WHAT TO EXPECT
As a Major Casting TMA Lead Analyst, you will focus on the component / system delivery of the durability attribute with the PowerUnit CAE Durability team. You will be responsible for delivering analysis results and solutions to solve durability issues throughout the program from concept through to production. The role demands an extremely strong technical background and understanding of engineering and mathematical models and principals at the highest level. It requires an ability to use these very complex data in a delivery environment and deliver results to plan.

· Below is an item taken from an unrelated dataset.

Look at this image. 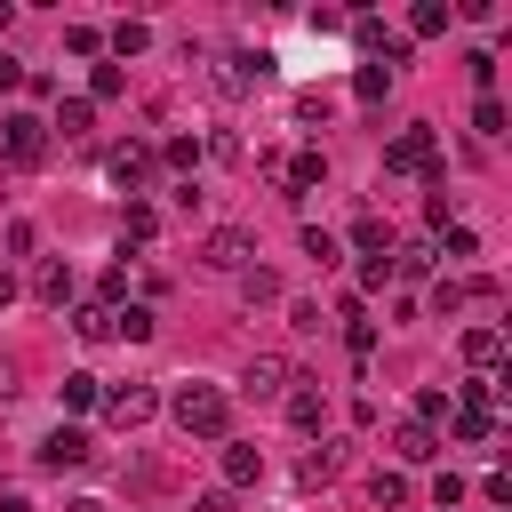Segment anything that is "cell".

Key Accountabilities and Responsibilities
You will support the concept and design specification of Propulsion System Traction Battery commodities using a variety of specific CAE tools and processes and prepare and run CAE models, post processing of results using commercial & proprietary software. You will be delivering the durability attribute of Traction battery assembly & sub-assemblies in line with PCDS requirements and adhere to System Design Specification and Corporate Requirements.
WHAT YOU'LL NEED
As a Major Casting TMA Lead Analyst, you will have excellent understanding of solid mechanics and the dynamic behaviour of structures, as well as good knowledge of durability assessment tehniques and fatigue calculation theory. You will have a proven track record and experience of PowerUnit Durability delivery / method development within an OEM.

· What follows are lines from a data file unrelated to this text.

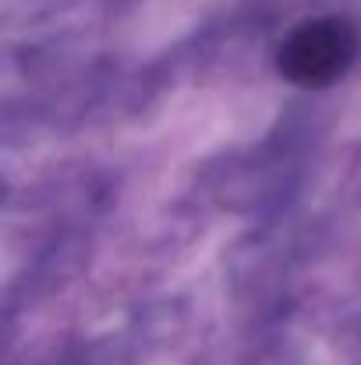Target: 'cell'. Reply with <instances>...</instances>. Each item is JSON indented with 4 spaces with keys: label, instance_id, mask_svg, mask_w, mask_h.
<instances>
[{
    "label": "cell",
    "instance_id": "obj_1",
    "mask_svg": "<svg viewBox=\"0 0 361 365\" xmlns=\"http://www.w3.org/2000/svg\"><path fill=\"white\" fill-rule=\"evenodd\" d=\"M358 57V32L347 18L326 14L301 21L283 39L276 64L280 75L301 89H326L340 82Z\"/></svg>",
    "mask_w": 361,
    "mask_h": 365
}]
</instances>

Knowledge, Skills and Experience
Educated to a minimum of Degree level and fundamental knowledge of power unit systems and in particular ICE & EDU propulsion system commodities.Experience of DS Abaqus for linear static / dynamic / forced frequency and non-linear solves, ability to generate shell/solid meshes and apply complex boundary conditions, using JLR tools (Hypermesh, Simlab, Abaqus CAE). * Experienced in thermo-mechanical analysis. Temperature prediction, gasket sealing, bore distortion, stress and fatigue analysis (FEMFAT)
Experience and knowledge of optimisation techniques (Topology / Shape) using FE optimisers (Tosca).